Tous les RSSIs ou praticiens du mode de la sécurité connaissent le terme CVSS ! En effet, la gestion des vulnérabilités représente un pilier fondamental de la posture de sécurité globale de toute organisation.
CVSS 4: Révolution dans la gestion des vulnérabilités ou coup d’épée dans l’eau ?
Comme tout élément fondamental, il nous faut des règles communes de mesure et de gestion. Le système commun d’évaluation des vulnérabilités (CVSS – Common Vulnerability Scoring System) est un cadre ouvert permettant de caractériser la sévérité des vulnérabilités (CVE), il permet donc aux organisations de caractériser les CVEs présentes et participe au processus de priorisation de la remédiation.
CVSS 3.1
La version actuelle de CVSS est la 3.1. Elle est basée sur un système constitué de trois composants permettant de « noter » les CVEs et de définir leurs caractéristiques. Un système « à tiroir » permet aussi de prendre en compte ou pas les particularités et les attentes de l’organisation. La notation CVSS 3.1 s’appuie sur trois familles d’attributs
Le « Base Metric »

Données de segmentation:
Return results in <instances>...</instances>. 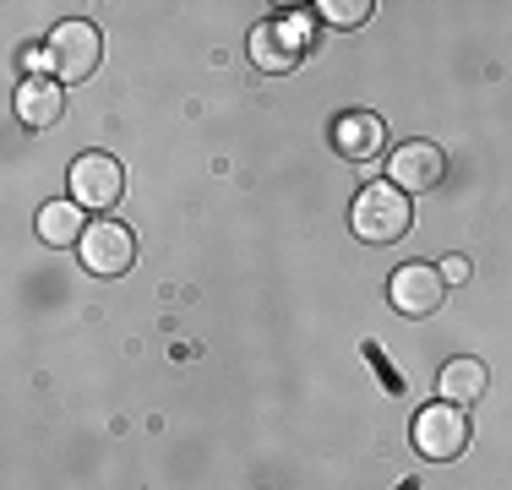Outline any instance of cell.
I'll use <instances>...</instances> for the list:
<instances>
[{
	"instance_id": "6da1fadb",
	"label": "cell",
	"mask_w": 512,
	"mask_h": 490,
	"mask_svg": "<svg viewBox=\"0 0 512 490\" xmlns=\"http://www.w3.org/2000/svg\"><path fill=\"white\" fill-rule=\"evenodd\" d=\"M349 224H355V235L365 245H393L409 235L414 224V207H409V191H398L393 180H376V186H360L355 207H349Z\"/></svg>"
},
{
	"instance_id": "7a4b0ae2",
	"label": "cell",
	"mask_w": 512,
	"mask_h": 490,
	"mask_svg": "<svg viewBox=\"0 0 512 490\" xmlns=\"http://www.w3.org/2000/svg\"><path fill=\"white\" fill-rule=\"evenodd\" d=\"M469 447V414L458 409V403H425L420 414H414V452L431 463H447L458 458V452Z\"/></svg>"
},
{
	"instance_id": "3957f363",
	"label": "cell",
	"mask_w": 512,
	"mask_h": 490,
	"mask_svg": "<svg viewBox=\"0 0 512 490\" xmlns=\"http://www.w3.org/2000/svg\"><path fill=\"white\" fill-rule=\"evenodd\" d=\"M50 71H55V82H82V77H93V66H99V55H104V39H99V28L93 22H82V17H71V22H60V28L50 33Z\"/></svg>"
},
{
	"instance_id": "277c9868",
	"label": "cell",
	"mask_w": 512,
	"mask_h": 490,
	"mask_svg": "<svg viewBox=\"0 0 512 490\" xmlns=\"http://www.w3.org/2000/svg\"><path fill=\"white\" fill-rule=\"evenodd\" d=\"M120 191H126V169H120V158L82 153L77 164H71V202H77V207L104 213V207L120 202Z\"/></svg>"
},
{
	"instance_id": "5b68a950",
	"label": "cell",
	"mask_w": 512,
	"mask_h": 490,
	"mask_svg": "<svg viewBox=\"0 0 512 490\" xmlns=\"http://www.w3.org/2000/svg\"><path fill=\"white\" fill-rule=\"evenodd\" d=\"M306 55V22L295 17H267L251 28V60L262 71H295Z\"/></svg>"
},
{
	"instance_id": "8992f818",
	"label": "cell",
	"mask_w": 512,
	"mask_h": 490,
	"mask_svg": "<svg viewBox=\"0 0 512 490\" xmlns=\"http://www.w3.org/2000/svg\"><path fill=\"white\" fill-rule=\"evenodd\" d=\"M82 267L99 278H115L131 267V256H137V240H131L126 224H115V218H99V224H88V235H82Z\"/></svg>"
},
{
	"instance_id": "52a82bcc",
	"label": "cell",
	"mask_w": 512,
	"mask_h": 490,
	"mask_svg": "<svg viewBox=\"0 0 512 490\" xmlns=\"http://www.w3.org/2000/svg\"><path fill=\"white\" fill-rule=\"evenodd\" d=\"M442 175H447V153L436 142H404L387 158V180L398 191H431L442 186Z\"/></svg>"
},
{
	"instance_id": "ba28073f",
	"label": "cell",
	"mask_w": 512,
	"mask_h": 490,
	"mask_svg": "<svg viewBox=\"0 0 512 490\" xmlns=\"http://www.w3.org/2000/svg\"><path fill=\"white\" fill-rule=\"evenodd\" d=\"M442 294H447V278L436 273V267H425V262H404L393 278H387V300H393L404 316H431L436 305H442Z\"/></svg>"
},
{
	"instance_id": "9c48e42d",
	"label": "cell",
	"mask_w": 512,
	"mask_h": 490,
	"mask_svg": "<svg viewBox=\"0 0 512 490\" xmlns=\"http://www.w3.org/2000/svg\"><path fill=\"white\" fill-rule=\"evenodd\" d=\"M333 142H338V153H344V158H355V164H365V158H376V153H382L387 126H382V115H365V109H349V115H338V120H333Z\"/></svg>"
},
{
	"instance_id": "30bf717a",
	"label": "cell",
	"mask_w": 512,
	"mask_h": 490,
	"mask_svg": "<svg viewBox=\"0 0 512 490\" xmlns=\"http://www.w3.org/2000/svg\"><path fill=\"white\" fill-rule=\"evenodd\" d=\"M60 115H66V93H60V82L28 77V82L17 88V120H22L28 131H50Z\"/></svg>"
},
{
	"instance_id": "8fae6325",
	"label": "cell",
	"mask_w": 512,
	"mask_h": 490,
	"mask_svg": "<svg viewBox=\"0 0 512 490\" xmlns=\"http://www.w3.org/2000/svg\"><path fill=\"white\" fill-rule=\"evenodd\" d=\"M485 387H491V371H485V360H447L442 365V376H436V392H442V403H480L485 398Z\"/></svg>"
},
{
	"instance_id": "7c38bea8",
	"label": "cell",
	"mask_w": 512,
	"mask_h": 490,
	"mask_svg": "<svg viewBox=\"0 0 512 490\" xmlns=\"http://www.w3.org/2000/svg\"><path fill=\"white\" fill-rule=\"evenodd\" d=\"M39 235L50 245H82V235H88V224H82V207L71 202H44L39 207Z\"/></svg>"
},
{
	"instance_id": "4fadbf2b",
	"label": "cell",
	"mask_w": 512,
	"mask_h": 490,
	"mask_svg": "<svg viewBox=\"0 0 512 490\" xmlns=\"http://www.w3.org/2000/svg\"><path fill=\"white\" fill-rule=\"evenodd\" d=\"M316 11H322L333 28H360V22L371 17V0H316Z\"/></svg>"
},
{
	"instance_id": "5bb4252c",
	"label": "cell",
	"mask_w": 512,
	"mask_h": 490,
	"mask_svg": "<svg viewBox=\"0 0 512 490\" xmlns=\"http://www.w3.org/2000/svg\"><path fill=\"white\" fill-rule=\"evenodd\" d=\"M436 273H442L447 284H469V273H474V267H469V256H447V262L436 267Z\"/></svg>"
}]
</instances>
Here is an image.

» **Consignes de l'exercice**
D'après l'extrait sur CVSS, sur combien de familles d'attributs la notation CVSS 3.1 s'appuie-t-elle ? Le matériel n'a aucun rapport avec l'extrait.

» **Résultat de l'exercice**
Elle s'appuie sur trois familles d'attributs.